Excitement is mounting at the prospect of a closely fought election for a new leader of the Renew Europe group, following Dacian Ciolos’ return to Romanian politics. Some will unkindly say they he never really left the domestic scene and has been an ineffectual leader in forging a middle way between EPP and Socialists. He certainly lacked the lofty oratory skills of his predecessors Guy Verhofstadt and Graham Watson. The contest is currently between Dutch firebrand, Sophie in t‘Veld and Macron’s man in Brussels, Stéphane Séjourné, although other contenders have until next Tuesday to join the fray.

It would be a huge humiliation if the French lost out again, following the disastrous candidacy of Nathalie Loiseau back in 2019. They are over twice the size of any other national delegation and with an EU Presidency and Presidential elections on the horizon, they are clearly looking for platforms to push their policies and their man. However, Sophie in’t Veld is no pushover and will look to the old ALDE members for support against the fears of French domination. She recently wrote a book called “The scent of wild animals” which warned that the EU was becoming more inter-governmental and needed a strong parliament “to be the political arena, with the scent of wild animals, sweat and sawdust, the battleground for political ideas and political big beasts”. Sounds like it should be quite a contest, with the winner revealed on 19 October.

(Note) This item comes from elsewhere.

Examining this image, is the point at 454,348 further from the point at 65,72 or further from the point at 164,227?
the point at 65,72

The French may have their eye on another prize as groups jockey for position to provide the first Chairman of the EU-UK Parliamentary Assembly. Given Anglo-French tensions over fish, submarines and about 1000 years of history, a French chairman would certainly be provocative. The Assembly has no formal powers but can make recommendations to the EU-UK Partnership Council that governs the trade agreement and will no doubt stiffen the Commission’s resolve to uphold the Northern Irish Protocol.

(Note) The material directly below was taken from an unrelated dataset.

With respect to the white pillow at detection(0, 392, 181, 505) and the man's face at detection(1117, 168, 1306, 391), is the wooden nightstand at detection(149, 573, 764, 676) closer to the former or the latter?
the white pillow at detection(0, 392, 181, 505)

New fora are always popular in a large parliament where there aren’t enough top jobs to satisfy egos. The EPP used the debate on EU-US relations to call for a Transatlantic Political Council (not to be confused with the trade & tech one) to improve communication channels and avoid tensions recently seen with the withdrawal from Afghanistan and the submarine pact with the US and Australia. Croatian member Željana Zovko told the House“ We need a middle way between European strategic autonomy and the total reliance on our transatlantic partners.”